Passage to read below:

Chinese Business Owners Disappearing as “Underground Loans” Come Due

As China tries to put the brakes on inflation, a tightening credit market has many businesses turning to what Reuters describes as the country’s “vast and growing informal lending market.”

But, with annual interest rates as high as 200%, “many business owners who were believed to be having trouble paying back loans to underground banks have disappeared,” according to Yu Ran of China Daily.

One of the “disappeared,” Wenzhou eyeglass factory owner Hu Fulin, suddenly vanished on September 21.

“We’ve confirmed that Hu has disappeared, and we’re still not sure whether the rumors saying he left more than 2 billion yuan in debts behind are true,” a government official told Yu. “But current information has proved that he borrowed about 130 million yuan from private lenders.”

Hu’s suppliers in Wenzhou, which the People’s Daily calls “the cradle of China’s private economy,” are in “a panic” and “gathered in his factory demanding payments.” And angry employees protested to demand the two months’ salary they are owed, as well.

But, like the 28 other debtors who have fled in the face of unpayable loans, Hu is now nowhere to be found.

Quoting a Wenzhou People’s Bank report from July, the Epoch Times says “around 90 percent of families and 60 percent of businesses are involved in the private lending market.”

Perhaps unsurprisingly, much of the money circulating underground has been injected into the system by corrupt government officials.

End of Passage to read.
Data block below:

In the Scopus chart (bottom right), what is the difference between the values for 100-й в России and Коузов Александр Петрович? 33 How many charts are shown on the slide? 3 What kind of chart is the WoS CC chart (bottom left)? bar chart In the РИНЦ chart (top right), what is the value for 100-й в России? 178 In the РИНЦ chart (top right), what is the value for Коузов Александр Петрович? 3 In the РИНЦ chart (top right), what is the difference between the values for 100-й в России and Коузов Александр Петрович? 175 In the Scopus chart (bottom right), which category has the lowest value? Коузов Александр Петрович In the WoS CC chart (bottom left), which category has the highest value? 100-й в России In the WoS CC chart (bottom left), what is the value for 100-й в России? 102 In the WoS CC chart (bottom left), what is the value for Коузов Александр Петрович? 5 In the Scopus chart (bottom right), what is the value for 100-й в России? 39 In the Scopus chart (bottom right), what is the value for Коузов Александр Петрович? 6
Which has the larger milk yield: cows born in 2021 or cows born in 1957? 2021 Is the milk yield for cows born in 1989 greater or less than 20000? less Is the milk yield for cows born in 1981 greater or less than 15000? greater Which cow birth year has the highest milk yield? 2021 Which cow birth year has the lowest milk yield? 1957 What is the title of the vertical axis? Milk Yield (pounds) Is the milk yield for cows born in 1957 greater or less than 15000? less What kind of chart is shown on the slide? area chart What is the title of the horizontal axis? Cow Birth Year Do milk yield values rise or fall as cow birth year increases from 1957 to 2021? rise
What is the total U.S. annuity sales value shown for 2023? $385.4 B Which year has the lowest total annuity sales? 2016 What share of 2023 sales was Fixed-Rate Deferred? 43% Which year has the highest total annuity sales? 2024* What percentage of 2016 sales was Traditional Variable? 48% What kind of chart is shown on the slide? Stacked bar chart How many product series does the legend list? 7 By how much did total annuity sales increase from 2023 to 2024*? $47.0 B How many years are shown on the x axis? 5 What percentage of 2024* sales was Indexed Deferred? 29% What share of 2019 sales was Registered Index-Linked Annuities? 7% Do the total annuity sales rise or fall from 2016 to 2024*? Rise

End of Data block.

» **Request 1**: According to the article above on underground loans in China, why are many businesses turning to the informal lending market?
» **Request 2**: In the article above on underground loans in China, how much had Hu Fulin borrowed from private lenders, according to current information?

» **Result 1**: The credit market is tightening as China tries to put the brakes on inflation.

» **Result 2**: About 130 million yuan.